For enhanced safety, the front seat shoulder belts of the Audi SQ5 are height-adjustable to accommodate a wide variety of driver and passenger heights. A better fit can prevent injuries and the increased comfort also encourages passengers to buckle up. The Mercedes AMG GLA doesn’t offer height-adjustable seat belts.
Both the SQ5 and AMG GLA have child safety locks to prevent children from opening the rear doors. The SQ5 has power child safety locks, allowing the driver to activate and deactivate them from the driver's seat and to know when they're engaged. The AMG GLA’s child locks have to be individually engaged at each rear door with a manual switch. The driver can’t know the status of the locks without opening the doors and checking them.
The SQ5’s standard lane departure warning system alerts a temporarily inattentive driver when the vehicle begins to leave its lane and gently nudges the vehicle back towards its lane.

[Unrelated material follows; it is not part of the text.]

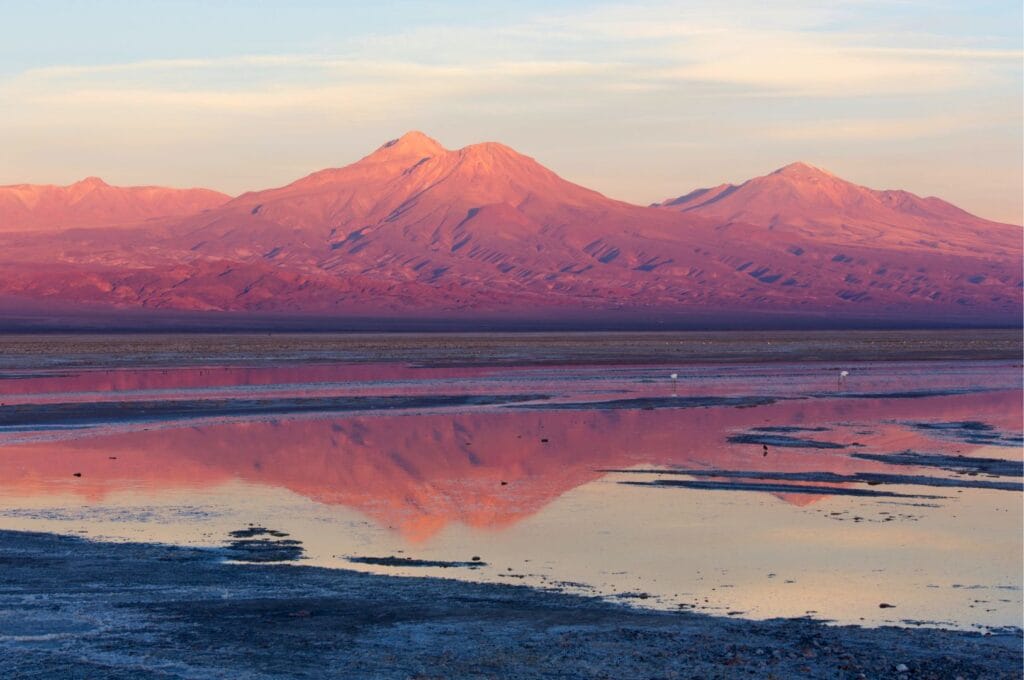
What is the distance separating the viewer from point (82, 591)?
14.3 metres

A lane departure warning system costs extra on the AMG GLA.
Both the SQ5 and the AMG GLA have standard driver and passenger frontal airbags, front side-impact airbags, side-impact head airbags, front seatbelt pretensioners, four-wheel antilock brakes, all wheel drive, traction control, electronic stability systems to prevent skidding, crash mitigating brakes, daytime running lights, blind spot warning systems, rearview cameras, rear cross-path warning and available around view monitors.
The Audi SQ5 weighs 441 to 635 pounds more than the Mercedes AMG GLA. The NHTSA advises that heavier vehicles are much safer in collisions than their significantly lighter counterparts.
For its performance in IIHS driver-side and passenger-side small overlap frontal, moderate overlap frontal, updated side impact, headlight, and daytime pedestrian crash prevention testing, the Insurance Institute for Highway Safety grants the SQ5 the rating of “Top Safety Pick” for 2023, a rating granted to only 98 vehicles tested by the IIHS. The AMG GLA has not been tested, yet.